A imponente aroeira que serviu de sombra para as peraltices da infância de Estefânio Moreira Lopes durante praticamente toda a sua existência “viveu” no pátio de uma serraria fechada há alguns anos. “Ouvindo” o vaivém das serras tico-tico e insuportável e desagradável som da “serra fita”, a Aroeira está lá: mais viva que a Toca de Assis instalada num terreno doado pelo dono da antiga serraria.
Passadas estas décadas, a serraria fechou, os caminhões lotados de toras desapareceram e Estefânio continua sentado num banquinho vendo a Aroeira e o farfalhar de suas folhas. Parasitas verdes abraçam a árvore e sobrevivem de sua seiva. Mas a Rua Paissandu singra o horizonte e como a Nau Capitania quer seguir para se unir a outros “mares” betuminosos.

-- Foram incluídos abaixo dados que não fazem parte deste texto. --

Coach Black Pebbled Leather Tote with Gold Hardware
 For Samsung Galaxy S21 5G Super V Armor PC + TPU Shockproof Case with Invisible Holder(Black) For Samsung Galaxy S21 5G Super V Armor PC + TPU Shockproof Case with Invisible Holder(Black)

A Rua Paissandu precisa ser aberta num trecho de quase trezentos metros, pois um loteamento foi aberto na área onde existia a Serraria e por isso a Aroeira está praticamente condenada à morte.
Os incorporadores do Jardim Inglaterra, poderiam demonstrar um ato de nobreza e salvar a Aroeira assim como aconteceu com as árvores que já existiam na Rua Ponta Porã, no Jardim Girassol. O bairro e o asfalto chegaram e as árvores permaneceram no meio da rua. Ficou lindo. Assim poderia também acontecer na Paissandu.
E, finalmente, como a Aroeira fica em frente a um vasto terreno deixando pela imobiliária dona do Jardim Inglaterra como “área institucional”, bem que o próprio Poder Público se responsabilizasse em “salvar” a árvore que diz com sua sombra que quer continuar vivendo.